Give again only what runs from the line with "What distance do point" to the final line of the entries below, exactly as written and without pictures.

SUPPLIED RECORDS:

** begin **

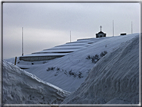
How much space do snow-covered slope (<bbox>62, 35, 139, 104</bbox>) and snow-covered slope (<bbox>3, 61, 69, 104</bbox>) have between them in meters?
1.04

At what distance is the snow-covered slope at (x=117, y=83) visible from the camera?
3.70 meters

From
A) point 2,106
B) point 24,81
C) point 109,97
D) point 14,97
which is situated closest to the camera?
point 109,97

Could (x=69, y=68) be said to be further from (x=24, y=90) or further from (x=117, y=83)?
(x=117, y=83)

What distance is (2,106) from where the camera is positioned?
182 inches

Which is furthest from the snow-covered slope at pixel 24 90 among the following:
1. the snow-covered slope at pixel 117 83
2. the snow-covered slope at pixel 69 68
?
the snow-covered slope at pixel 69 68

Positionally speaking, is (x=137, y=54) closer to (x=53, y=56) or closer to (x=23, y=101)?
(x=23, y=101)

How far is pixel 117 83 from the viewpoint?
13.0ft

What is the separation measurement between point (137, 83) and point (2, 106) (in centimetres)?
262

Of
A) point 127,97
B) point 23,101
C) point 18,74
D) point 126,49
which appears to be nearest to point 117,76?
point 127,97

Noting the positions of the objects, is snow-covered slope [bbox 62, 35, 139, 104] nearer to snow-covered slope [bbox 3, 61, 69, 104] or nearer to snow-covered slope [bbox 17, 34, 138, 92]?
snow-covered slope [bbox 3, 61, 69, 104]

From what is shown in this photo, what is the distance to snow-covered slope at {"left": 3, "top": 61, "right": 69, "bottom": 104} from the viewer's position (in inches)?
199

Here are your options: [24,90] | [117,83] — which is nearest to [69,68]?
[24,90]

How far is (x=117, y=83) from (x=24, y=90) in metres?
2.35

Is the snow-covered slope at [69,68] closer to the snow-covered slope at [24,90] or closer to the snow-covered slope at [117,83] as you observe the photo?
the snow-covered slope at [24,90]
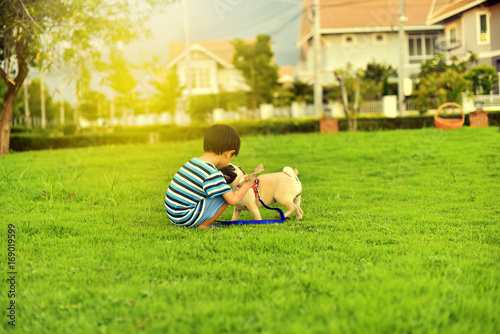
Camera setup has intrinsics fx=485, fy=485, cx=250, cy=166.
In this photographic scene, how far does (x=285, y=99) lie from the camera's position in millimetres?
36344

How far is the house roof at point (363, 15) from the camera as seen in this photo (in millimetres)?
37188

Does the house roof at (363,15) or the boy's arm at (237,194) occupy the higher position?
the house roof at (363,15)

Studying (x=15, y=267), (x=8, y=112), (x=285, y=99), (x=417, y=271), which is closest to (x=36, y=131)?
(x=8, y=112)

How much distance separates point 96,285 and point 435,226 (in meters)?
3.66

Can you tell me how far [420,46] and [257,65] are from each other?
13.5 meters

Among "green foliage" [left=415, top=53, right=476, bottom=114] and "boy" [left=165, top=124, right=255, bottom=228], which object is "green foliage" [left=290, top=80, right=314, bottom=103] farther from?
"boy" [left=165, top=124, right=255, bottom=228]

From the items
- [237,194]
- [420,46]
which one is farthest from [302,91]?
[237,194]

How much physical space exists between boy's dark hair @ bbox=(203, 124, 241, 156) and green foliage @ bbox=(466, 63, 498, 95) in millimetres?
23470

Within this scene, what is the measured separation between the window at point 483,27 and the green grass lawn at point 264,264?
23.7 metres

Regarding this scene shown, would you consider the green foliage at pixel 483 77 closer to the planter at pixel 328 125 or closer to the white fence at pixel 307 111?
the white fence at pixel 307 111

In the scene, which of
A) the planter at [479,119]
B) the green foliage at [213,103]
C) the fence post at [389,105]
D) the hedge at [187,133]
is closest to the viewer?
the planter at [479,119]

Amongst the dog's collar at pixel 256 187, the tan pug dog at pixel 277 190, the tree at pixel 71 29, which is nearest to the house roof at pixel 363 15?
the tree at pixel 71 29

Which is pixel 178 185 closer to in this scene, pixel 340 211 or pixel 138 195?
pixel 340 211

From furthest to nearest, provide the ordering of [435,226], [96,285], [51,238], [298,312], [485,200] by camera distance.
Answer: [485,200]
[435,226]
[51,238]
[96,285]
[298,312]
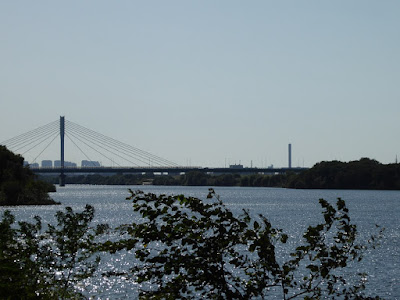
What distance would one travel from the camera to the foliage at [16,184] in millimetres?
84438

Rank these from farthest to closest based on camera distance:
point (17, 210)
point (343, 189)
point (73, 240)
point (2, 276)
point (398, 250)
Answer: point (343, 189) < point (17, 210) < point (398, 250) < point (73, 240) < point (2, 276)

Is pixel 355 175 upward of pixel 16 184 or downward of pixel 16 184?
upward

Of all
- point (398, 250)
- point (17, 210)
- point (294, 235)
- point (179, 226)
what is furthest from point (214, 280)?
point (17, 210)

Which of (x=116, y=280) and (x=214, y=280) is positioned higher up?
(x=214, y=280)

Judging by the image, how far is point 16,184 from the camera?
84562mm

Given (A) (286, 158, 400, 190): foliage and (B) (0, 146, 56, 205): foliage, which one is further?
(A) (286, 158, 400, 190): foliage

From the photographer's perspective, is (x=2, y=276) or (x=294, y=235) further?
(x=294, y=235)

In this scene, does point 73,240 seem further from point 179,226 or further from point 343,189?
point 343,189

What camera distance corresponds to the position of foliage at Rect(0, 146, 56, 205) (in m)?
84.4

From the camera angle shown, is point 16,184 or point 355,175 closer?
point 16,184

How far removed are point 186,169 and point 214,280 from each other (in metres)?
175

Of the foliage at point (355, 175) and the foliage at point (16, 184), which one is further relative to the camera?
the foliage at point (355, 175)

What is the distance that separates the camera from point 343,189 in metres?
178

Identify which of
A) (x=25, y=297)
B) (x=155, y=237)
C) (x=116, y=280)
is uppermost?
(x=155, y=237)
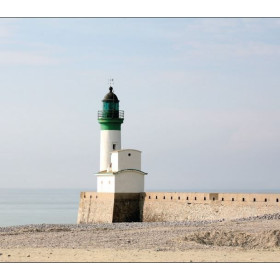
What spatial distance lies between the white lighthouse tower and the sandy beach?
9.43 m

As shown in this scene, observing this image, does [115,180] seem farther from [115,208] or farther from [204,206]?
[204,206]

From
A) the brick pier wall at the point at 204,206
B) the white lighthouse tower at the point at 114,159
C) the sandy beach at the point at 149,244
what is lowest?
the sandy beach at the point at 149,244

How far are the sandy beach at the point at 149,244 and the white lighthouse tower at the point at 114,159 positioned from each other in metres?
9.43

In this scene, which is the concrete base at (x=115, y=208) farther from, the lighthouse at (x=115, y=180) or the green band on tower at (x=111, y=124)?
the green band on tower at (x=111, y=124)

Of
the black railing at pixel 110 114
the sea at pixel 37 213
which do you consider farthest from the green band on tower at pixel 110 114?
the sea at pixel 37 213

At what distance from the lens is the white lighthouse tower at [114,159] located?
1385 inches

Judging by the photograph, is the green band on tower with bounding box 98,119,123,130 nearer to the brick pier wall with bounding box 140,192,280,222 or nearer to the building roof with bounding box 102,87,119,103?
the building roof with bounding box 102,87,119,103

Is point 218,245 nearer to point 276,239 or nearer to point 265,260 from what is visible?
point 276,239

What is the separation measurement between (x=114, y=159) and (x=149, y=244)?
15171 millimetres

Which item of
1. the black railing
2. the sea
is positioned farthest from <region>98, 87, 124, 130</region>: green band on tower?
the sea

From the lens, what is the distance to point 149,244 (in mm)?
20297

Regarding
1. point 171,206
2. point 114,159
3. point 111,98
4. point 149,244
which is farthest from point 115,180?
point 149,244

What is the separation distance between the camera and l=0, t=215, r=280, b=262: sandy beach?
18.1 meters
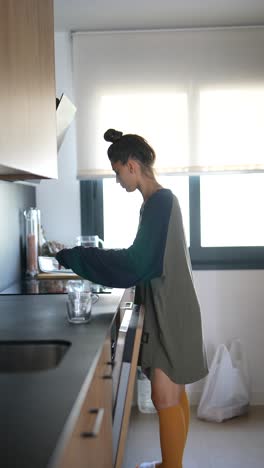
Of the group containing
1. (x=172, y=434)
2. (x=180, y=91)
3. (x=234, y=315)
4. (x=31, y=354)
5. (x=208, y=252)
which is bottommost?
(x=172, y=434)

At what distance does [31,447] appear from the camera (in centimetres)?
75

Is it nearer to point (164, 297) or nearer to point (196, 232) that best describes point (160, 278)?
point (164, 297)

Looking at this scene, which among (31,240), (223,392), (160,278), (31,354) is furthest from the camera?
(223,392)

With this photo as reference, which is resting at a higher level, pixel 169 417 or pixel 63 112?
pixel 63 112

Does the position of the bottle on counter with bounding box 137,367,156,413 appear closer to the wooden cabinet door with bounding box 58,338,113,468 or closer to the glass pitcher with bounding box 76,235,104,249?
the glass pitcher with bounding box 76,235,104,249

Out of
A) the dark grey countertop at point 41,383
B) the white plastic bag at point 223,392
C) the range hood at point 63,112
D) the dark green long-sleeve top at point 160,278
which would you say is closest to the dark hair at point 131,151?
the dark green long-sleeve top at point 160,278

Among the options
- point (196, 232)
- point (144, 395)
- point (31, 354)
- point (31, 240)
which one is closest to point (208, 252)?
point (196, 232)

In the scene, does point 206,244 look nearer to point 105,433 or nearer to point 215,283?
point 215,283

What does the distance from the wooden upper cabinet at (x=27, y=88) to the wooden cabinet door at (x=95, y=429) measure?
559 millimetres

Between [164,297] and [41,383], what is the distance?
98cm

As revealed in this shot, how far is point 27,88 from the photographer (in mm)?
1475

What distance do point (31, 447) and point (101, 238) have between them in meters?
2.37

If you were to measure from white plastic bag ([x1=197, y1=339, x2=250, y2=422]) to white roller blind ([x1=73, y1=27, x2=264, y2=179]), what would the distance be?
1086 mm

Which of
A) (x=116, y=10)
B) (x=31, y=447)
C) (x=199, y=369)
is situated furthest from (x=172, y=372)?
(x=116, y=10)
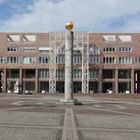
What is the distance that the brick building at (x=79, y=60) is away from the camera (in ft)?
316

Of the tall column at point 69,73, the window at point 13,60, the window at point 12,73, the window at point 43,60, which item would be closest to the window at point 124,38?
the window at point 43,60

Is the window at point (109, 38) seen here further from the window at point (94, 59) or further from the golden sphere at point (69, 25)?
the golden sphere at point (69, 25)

** end **

PROBLEM SOLUTION:
What distance do point (31, 447) and point (101, 238) have between them in meters?
2.37

If you were to measure from white plastic bag ([x1=197, y1=339, x2=250, y2=422]) to white roller blind ([x1=73, y1=27, x2=264, y2=179]), what would the distance be?
1086 mm

Which of
A) (x=116, y=10)
B) (x=31, y=447)
C) (x=199, y=369)
is situated furthest from (x=172, y=372)?
(x=116, y=10)
What is the distance that the brick building at (x=79, y=60) is away from the camera (in ft)?
316

Of the tall column at point 69,73, the window at point 13,60, the window at point 12,73, the window at point 43,60, which item would be closest to the window at point 124,38?
the window at point 43,60

Is the window at point (109, 38) seen here further from the window at point (94, 59) or further from the golden sphere at point (69, 25)?
the golden sphere at point (69, 25)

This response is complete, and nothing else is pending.